### Excerpted passage
The balance of payments approach was introduced by Henry Thornton in An Enquiry into the Nature and Effects of the Paper Credit of Great Britain (1802) to explain the flows of precious metal (gold and silver) linked to financial transfers when bank notes are con­vertible into legal tender coins and the high price of bullion when the convertibility is sus­pended.

To this end, Thornton developed the gold points mechanism (hereafter GPM), previously envisioned by James Steuart in his An Inquiry into the Principles of Political Oeconomy (1767). According to Thornton’s GPM, gold and silver fulfil the function of international means of payment by seeking “like [other commodities] that country in which it is the dearest” (Thornton 1802 [1991]: 145). This function is achieved through an arbitrage performed by merchants between the legal price of precious metals in England, their legal price in foreign countries, the merchants’ international trading costs and the market exchange rate of the pound sterling.

The legal prices of gold and silver define the par of exchange, while the supply and demand for pound sterling and foreign currencies determine the market exchange rates. When the exchange rates fall below (rise above) the par of exchange by an amount that exceeds the international trading costs of precious metals, “ merchants... yield a profit” (ibid.: 145) by exporting (importing) gold and silver. The levels of exchange rates at which the gain of arbitrage between exchange rate and par of exchange equals its trading cost are called gold and silver export and import points. The gold export (import) point is the level of the exchange rate of the pound sterling, below (above) the par of exchange, at which it is profitable to buy (sell) British bank deposits by selling (buying) foreign bank deposits, then to buy gold - either specie or bullion - in London (in the foreign country) by selling the bank deposits - either at the bank at the legal price or in the market - then to export (import) gold to (from) the foreign country, incurring the trading cost, and to sell it by buying foreign (British) bank deposits (either at the bank at the legal price or in the market) in the foreign country (in London).

[Data records]

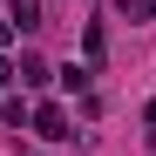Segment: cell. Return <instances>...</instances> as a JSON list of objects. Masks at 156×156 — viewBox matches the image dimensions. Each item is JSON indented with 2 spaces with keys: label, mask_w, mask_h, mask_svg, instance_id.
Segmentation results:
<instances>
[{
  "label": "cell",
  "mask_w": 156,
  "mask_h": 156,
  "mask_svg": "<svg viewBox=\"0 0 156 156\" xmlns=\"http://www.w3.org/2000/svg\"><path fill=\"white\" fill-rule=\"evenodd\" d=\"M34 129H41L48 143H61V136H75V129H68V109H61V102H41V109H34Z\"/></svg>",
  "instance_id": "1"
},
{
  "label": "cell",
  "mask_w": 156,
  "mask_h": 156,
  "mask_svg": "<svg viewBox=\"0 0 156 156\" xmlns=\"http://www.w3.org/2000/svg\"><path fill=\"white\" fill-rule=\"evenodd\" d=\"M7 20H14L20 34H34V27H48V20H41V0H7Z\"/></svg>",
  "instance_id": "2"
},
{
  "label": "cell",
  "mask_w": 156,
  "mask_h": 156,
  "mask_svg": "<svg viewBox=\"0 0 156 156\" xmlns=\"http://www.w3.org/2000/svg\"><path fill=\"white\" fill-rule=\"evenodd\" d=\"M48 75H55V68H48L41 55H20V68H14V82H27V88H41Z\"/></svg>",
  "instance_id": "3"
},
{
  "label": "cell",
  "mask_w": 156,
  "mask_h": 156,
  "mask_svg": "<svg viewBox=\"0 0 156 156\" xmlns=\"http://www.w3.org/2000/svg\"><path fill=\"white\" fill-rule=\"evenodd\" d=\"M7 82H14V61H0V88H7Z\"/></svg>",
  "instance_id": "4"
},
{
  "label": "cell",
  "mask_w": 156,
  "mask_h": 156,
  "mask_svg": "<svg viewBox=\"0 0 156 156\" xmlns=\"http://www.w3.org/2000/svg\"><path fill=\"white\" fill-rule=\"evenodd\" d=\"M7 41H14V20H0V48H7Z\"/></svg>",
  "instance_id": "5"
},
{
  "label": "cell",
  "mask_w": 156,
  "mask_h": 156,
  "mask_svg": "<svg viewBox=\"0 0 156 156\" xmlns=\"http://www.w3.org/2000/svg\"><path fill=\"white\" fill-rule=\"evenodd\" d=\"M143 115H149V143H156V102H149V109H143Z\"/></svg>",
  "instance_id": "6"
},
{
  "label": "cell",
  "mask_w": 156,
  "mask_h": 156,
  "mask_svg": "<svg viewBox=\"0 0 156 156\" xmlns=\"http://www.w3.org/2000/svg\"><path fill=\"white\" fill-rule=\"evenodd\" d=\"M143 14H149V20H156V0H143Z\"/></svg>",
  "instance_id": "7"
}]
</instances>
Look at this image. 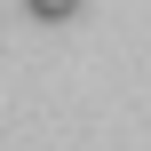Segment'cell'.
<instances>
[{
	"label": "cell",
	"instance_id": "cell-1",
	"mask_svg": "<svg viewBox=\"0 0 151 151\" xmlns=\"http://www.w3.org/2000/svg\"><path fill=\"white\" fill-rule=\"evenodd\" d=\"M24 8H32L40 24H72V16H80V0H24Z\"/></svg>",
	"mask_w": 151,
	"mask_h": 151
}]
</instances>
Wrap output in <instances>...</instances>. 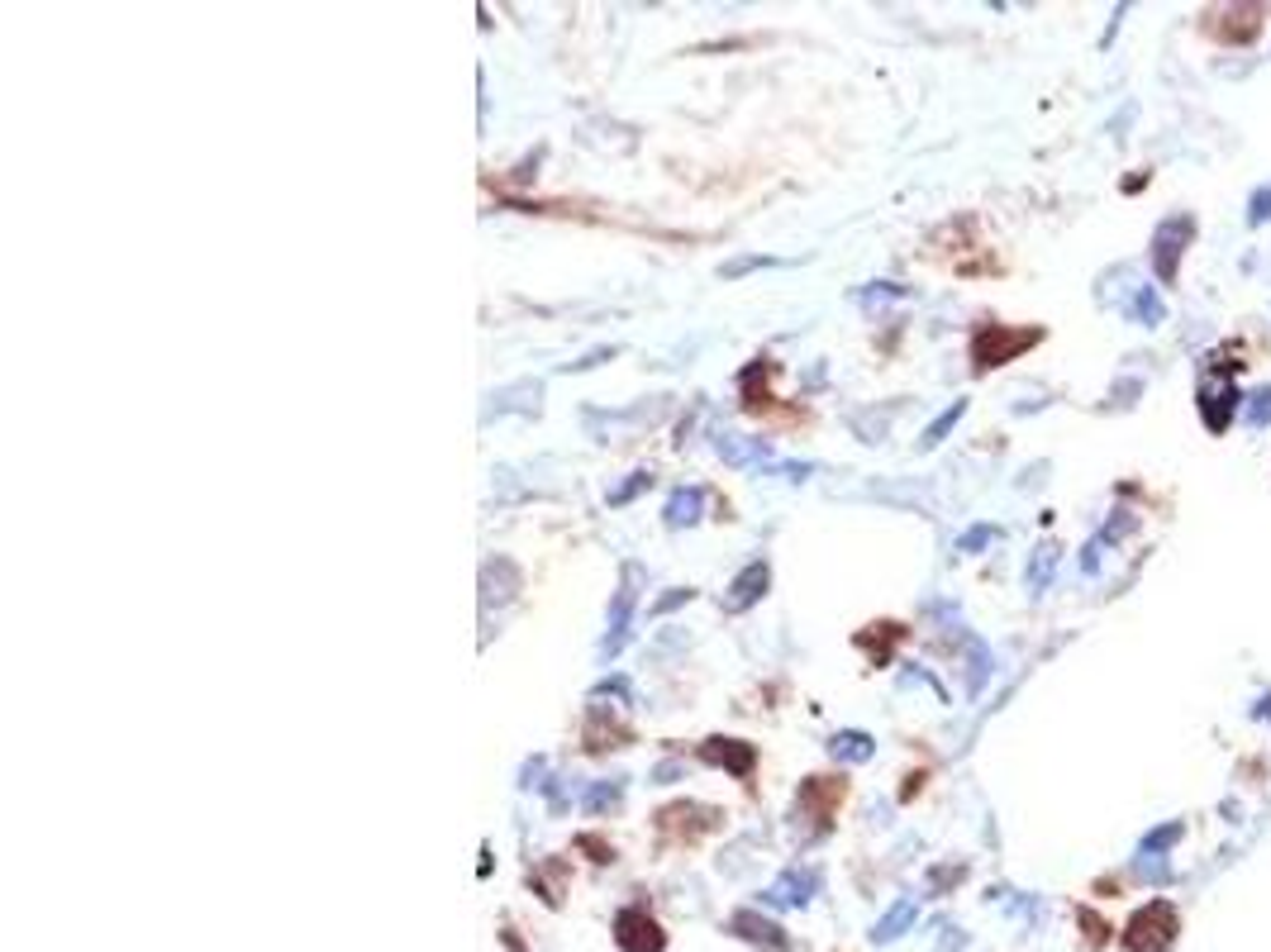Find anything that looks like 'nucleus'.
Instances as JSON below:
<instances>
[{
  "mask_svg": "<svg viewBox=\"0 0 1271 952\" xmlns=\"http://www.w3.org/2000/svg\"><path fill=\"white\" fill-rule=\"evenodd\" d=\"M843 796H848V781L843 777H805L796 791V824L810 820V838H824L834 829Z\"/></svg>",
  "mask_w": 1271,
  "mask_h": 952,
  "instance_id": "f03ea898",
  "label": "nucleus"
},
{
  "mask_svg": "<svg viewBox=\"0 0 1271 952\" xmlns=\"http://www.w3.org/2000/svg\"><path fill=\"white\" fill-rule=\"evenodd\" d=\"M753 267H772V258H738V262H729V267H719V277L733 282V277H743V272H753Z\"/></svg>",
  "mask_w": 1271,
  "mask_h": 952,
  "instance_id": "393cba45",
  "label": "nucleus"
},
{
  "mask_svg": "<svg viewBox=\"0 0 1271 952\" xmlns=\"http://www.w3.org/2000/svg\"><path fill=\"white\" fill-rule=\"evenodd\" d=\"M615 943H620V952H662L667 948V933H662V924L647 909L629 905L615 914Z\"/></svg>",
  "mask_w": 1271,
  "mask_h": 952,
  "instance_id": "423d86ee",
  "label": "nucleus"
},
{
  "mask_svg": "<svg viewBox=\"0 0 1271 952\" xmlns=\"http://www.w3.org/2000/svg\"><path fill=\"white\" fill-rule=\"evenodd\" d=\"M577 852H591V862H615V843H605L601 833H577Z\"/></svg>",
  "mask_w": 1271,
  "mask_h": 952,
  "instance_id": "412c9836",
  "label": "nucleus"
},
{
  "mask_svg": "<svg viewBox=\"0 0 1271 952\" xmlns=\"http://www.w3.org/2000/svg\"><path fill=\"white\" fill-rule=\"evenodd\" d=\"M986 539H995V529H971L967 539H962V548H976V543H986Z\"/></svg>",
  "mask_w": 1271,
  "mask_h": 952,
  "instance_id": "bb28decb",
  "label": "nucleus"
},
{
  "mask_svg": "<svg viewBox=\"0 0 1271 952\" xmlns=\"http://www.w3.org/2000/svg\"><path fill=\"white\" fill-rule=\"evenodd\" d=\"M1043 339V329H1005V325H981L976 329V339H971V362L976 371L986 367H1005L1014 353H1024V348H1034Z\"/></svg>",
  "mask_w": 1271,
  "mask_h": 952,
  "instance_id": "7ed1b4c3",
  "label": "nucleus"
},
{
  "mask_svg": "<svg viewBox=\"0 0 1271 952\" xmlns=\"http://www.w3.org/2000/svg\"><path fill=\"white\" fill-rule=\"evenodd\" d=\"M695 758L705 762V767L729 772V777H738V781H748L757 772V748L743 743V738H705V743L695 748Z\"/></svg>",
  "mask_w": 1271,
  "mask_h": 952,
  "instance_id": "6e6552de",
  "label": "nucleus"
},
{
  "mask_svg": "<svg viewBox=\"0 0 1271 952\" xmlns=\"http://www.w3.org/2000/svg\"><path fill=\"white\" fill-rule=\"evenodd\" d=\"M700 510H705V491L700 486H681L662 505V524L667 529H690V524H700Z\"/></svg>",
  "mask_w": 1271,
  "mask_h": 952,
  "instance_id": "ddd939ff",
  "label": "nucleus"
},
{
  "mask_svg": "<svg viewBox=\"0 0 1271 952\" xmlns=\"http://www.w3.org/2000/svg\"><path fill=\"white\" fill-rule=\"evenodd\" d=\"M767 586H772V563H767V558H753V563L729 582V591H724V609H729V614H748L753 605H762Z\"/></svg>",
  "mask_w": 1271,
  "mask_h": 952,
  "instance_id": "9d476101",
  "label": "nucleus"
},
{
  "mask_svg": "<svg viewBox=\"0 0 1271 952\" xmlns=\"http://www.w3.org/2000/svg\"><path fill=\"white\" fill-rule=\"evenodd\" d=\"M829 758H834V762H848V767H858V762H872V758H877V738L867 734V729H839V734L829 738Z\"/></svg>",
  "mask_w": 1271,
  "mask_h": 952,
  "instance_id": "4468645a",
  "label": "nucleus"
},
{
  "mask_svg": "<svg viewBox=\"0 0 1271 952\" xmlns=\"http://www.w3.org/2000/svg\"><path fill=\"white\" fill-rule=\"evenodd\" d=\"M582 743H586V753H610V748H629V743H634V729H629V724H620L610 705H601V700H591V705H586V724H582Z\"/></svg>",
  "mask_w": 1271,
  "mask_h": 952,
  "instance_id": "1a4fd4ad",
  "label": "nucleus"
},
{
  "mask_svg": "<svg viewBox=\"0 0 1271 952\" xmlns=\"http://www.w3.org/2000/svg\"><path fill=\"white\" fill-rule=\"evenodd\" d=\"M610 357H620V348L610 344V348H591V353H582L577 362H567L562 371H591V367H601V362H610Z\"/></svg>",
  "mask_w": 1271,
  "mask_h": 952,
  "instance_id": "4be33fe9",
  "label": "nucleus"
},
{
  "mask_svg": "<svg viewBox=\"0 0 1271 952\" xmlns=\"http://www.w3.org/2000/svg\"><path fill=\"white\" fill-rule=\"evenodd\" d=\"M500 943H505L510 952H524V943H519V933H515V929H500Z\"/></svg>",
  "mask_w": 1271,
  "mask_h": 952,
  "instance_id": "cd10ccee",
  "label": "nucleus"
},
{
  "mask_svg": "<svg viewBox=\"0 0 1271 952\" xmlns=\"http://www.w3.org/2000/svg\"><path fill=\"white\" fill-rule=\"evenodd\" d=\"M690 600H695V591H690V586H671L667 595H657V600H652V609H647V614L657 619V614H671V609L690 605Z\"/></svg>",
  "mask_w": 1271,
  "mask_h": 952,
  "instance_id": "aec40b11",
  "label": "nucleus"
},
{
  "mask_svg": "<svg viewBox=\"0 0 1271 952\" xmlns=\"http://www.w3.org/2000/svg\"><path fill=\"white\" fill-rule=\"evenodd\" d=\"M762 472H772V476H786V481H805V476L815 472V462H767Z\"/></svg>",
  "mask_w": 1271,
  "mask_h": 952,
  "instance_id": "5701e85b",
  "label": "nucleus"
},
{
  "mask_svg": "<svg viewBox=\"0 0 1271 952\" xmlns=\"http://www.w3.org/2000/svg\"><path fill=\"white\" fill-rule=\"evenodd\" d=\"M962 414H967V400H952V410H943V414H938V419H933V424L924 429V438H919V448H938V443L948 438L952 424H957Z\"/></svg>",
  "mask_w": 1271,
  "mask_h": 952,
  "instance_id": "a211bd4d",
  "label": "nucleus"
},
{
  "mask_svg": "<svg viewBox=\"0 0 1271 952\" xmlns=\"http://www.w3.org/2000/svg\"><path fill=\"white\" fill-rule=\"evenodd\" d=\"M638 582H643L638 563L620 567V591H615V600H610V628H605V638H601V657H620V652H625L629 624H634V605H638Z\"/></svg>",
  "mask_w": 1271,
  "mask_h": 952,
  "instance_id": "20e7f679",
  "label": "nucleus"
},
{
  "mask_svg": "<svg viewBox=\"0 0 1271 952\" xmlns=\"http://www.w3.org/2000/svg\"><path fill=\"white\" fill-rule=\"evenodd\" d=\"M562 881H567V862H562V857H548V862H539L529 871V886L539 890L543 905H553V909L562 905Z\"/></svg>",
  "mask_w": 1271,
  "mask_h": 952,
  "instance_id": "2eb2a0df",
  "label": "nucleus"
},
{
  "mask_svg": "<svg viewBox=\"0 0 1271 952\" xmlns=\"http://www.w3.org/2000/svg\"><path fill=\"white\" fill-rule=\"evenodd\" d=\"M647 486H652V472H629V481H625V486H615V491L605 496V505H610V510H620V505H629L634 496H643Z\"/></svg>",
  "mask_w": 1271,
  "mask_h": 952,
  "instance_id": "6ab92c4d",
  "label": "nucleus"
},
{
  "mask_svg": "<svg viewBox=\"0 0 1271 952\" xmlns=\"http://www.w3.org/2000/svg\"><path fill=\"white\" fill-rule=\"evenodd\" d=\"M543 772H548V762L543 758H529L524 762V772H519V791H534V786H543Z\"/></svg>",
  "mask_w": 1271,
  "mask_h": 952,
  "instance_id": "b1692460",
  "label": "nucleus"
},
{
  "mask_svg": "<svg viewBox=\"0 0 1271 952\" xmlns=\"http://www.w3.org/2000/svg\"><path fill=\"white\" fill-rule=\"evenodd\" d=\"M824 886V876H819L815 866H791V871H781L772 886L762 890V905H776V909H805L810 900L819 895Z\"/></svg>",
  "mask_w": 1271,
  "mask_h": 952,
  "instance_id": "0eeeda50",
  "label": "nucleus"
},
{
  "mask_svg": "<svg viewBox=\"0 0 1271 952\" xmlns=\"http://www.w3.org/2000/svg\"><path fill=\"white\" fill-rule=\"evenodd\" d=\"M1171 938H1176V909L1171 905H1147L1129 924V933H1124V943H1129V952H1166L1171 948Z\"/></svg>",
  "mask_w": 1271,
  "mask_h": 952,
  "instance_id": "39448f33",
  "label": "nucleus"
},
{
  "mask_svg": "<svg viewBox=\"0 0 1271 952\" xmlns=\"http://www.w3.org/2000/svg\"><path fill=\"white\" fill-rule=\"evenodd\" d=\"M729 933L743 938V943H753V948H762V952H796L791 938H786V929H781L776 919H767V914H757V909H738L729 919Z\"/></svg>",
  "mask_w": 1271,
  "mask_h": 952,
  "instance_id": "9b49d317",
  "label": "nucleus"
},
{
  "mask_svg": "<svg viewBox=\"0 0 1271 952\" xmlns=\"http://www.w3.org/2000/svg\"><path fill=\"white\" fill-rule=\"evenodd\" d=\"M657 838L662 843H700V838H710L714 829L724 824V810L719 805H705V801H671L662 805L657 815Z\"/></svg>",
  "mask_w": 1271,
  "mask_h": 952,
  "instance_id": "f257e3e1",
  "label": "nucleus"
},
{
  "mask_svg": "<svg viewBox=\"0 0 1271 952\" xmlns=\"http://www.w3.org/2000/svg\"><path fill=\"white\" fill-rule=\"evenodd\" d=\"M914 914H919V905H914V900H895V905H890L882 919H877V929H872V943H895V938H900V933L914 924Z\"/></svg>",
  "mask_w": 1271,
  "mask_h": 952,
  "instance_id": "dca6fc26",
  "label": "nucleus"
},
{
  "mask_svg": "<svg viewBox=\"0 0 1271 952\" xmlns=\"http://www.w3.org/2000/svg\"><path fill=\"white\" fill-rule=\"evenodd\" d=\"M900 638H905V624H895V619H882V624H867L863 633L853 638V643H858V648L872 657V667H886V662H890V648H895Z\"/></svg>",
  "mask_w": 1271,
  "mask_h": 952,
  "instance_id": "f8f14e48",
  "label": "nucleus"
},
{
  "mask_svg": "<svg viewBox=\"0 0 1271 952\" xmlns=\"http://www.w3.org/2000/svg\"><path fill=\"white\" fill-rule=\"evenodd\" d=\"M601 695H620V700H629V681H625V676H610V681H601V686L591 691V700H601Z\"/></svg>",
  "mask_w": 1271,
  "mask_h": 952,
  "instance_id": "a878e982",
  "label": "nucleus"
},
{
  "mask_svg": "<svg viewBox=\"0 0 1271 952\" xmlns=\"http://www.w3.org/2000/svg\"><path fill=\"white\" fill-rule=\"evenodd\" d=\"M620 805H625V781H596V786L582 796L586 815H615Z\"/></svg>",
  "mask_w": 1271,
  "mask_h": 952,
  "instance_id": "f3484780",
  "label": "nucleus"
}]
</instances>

### Exercise brief
From the passage on Thornton's gold points mechanism, extract the stretch from "To this end, Thornton" through "the pound sterling.".

### Output for this exercise
To this end, Thornton developed the gold points mechanism (hereafter GPM), previously envisioned by James Steuart in his An Inquiry into the Principles of Political Oeconomy (1767). According to Thornton’s GPM, gold and silver fulfil the function of international means of payment by seeking “like [other commodities] that country in which it is the dearest” (Thornton 1802 [1991]: 145). This function is achieved through an arbitrage performed by merchants between the legal price of precious metals in England, their legal price in foreign countries, the merchants’ international trading costs and the market exchange rate of the pound sterling.